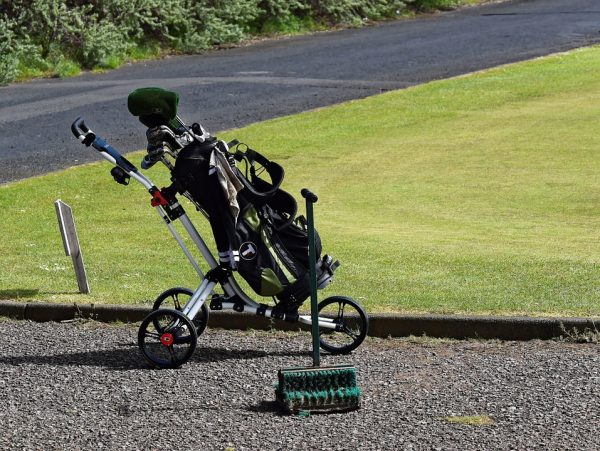 Le chariot de golf électrique, un véritable moyen de transporter les accessoires de golf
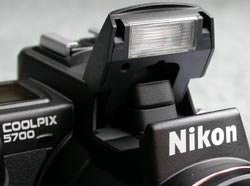 Nikon Coolpix 5700 Flash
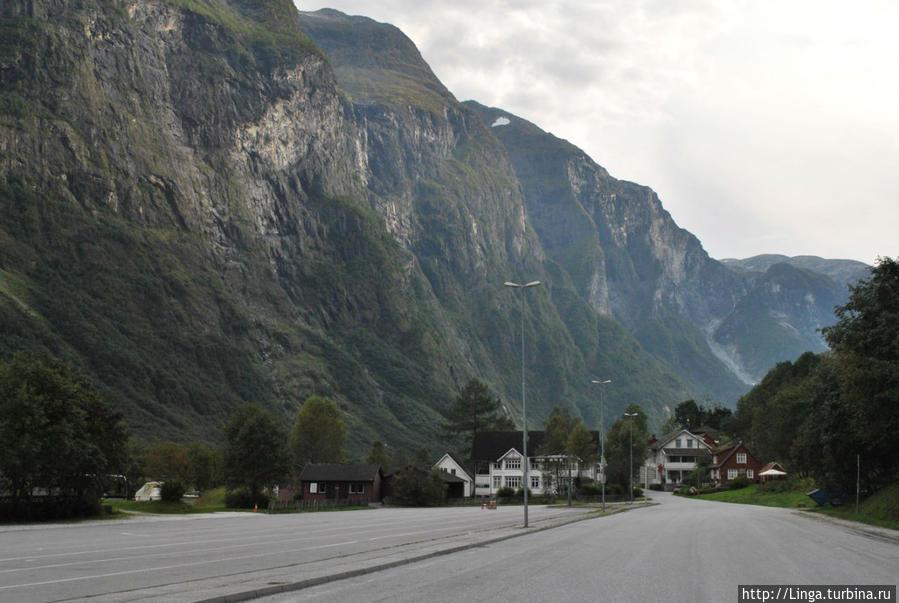 В конце этой улицы дорога на Флом через недра горы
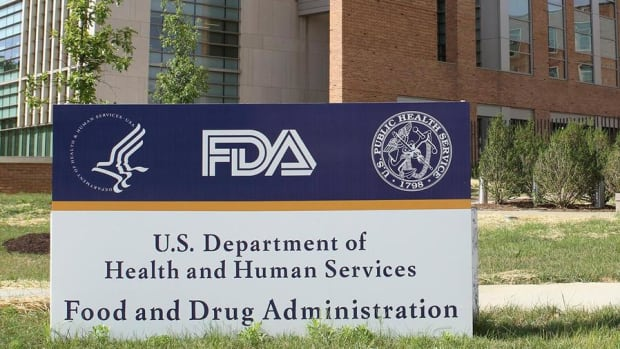 Faster FDA Approvals of New Drugs Would Lead to Lower Prices, Says Premier CEO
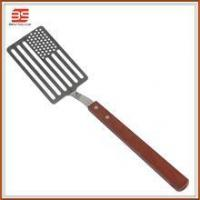 Stainless steel bbq tool wooden handle strainer spatula food spatula in national flag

# TASK REQUIREMENTS
Leave out the pictures and return every record word for word.

# WRITTEN ANSWER
 Le chariot de golf électrique, un véritable moyen de transporter les accessoires de golf
 Nikon Coolpix 5700 Flash
 В конце этой улицы дорога на Флом через недра горы
 Faster FDA Approvals of New Drugs Would Lead to Lower Prices, Says Premier CEO
 Stainless steel bbq tool wooden handle strainer spatula food spatula in national flag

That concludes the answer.